The plan earned a Merit Award from the Texas chapter of the American Society of Landscape Architects at its April 5-6 conference in Grapevine, Texas.

“Your work stood above the rest,” said Texas ASLA’s Brad Moulton.

The students, Cong Bian, Yuxi Cheng, Lingyan Miao, Jeffrey Slater, Qian Wan, Qingshu Wang and Wenjie Zhao, produced the plan in a summer 2011 studio led by Bruce Dvorak, assistant professor of landscape architecture.

The students’ proposal covers an area bordered by Texas Avenue, Dominic Street, George Bush Drive East and Holleman Drive and includes a section of Harvey Road.

The team sought to improve the space in five ways:

  • Transportation: by increasing pedestrian accessibility, limiting vehicle speeds and encouraging the use of public transportation;
  • Social space: by creating areas for walking, biking, gathering and eating;
  • Stormwater management: by installing bioswales — landscape elements used to collect and treat runoff — rain gardens and porous asphalt;
  • Wildlife habitat: by preserving the Wolf Pen Creek habitat and installalling green roofs and rain gardens, and
  • Mitigation of the urban heat island effect: by reducing the quantity of paved surfaces, installing green roofs and green walls, and using building materials with low reflectivity.

They design included pedestrian-scaled city blocks, a mix of businesses and loft dwellings and two pedestrian-only areas.
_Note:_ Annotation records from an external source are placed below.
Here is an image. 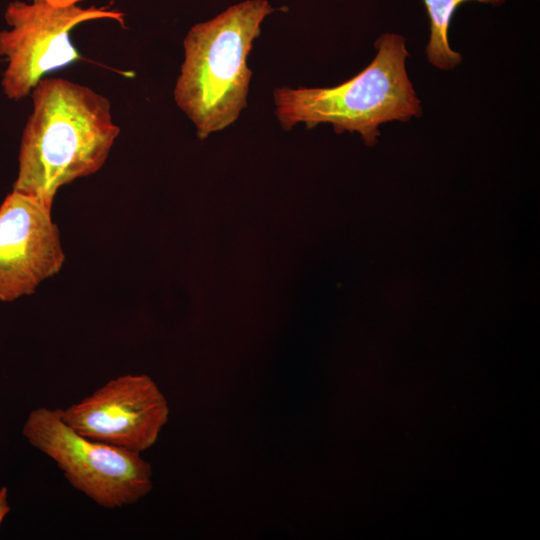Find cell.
I'll use <instances>...</instances> for the list:
<instances>
[{
    "label": "cell",
    "instance_id": "cell-2",
    "mask_svg": "<svg viewBox=\"0 0 540 540\" xmlns=\"http://www.w3.org/2000/svg\"><path fill=\"white\" fill-rule=\"evenodd\" d=\"M273 11L267 0H247L188 31L173 95L199 139L233 124L247 107L252 77L247 58Z\"/></svg>",
    "mask_w": 540,
    "mask_h": 540
},
{
    "label": "cell",
    "instance_id": "cell-6",
    "mask_svg": "<svg viewBox=\"0 0 540 540\" xmlns=\"http://www.w3.org/2000/svg\"><path fill=\"white\" fill-rule=\"evenodd\" d=\"M63 420L89 439L141 453L157 440L169 407L147 375H122L65 409Z\"/></svg>",
    "mask_w": 540,
    "mask_h": 540
},
{
    "label": "cell",
    "instance_id": "cell-9",
    "mask_svg": "<svg viewBox=\"0 0 540 540\" xmlns=\"http://www.w3.org/2000/svg\"><path fill=\"white\" fill-rule=\"evenodd\" d=\"M10 511V506L8 503V490L6 487L0 488V525L6 515Z\"/></svg>",
    "mask_w": 540,
    "mask_h": 540
},
{
    "label": "cell",
    "instance_id": "cell-4",
    "mask_svg": "<svg viewBox=\"0 0 540 540\" xmlns=\"http://www.w3.org/2000/svg\"><path fill=\"white\" fill-rule=\"evenodd\" d=\"M22 434L75 489L102 507L134 504L152 489L151 465L140 453L82 436L63 420L60 408L32 410Z\"/></svg>",
    "mask_w": 540,
    "mask_h": 540
},
{
    "label": "cell",
    "instance_id": "cell-1",
    "mask_svg": "<svg viewBox=\"0 0 540 540\" xmlns=\"http://www.w3.org/2000/svg\"><path fill=\"white\" fill-rule=\"evenodd\" d=\"M31 95L13 190L52 206L59 188L102 168L120 129L109 100L88 86L47 77Z\"/></svg>",
    "mask_w": 540,
    "mask_h": 540
},
{
    "label": "cell",
    "instance_id": "cell-3",
    "mask_svg": "<svg viewBox=\"0 0 540 540\" xmlns=\"http://www.w3.org/2000/svg\"><path fill=\"white\" fill-rule=\"evenodd\" d=\"M376 56L353 78L327 88H276L275 114L284 130L298 123L312 128L331 124L336 133L357 132L374 145L379 126L419 117L420 100L406 71L403 36L386 33L375 42Z\"/></svg>",
    "mask_w": 540,
    "mask_h": 540
},
{
    "label": "cell",
    "instance_id": "cell-5",
    "mask_svg": "<svg viewBox=\"0 0 540 540\" xmlns=\"http://www.w3.org/2000/svg\"><path fill=\"white\" fill-rule=\"evenodd\" d=\"M85 1L26 0L8 5L9 28L0 31V56L7 62L1 86L8 99L24 98L43 76L82 58L70 38L77 25L110 19L125 27V15L119 10L84 7Z\"/></svg>",
    "mask_w": 540,
    "mask_h": 540
},
{
    "label": "cell",
    "instance_id": "cell-7",
    "mask_svg": "<svg viewBox=\"0 0 540 540\" xmlns=\"http://www.w3.org/2000/svg\"><path fill=\"white\" fill-rule=\"evenodd\" d=\"M52 206L12 190L0 205V301L31 295L65 261Z\"/></svg>",
    "mask_w": 540,
    "mask_h": 540
},
{
    "label": "cell",
    "instance_id": "cell-8",
    "mask_svg": "<svg viewBox=\"0 0 540 540\" xmlns=\"http://www.w3.org/2000/svg\"><path fill=\"white\" fill-rule=\"evenodd\" d=\"M466 1L500 5L505 0H423L430 19V39L426 54L436 68L450 70L462 61L461 55L450 47L448 31L454 12Z\"/></svg>",
    "mask_w": 540,
    "mask_h": 540
}]
</instances>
The plan also revitalized and increased access to Wolf Pen Creek and removed the pavement from a stream that runs through a section of the proposal.

“Our plan’s benefits include improved pedestrian and public transportation, increased wildlife habitat areas, reduced storm water runoff times, reduced urban heat island effects, and increased living/commercial/retail space,” said the students in a project summary. “We achieved the goal of creating a new downtown core for College Station while increasing the sustainability of the site that will benefit users for many years to come.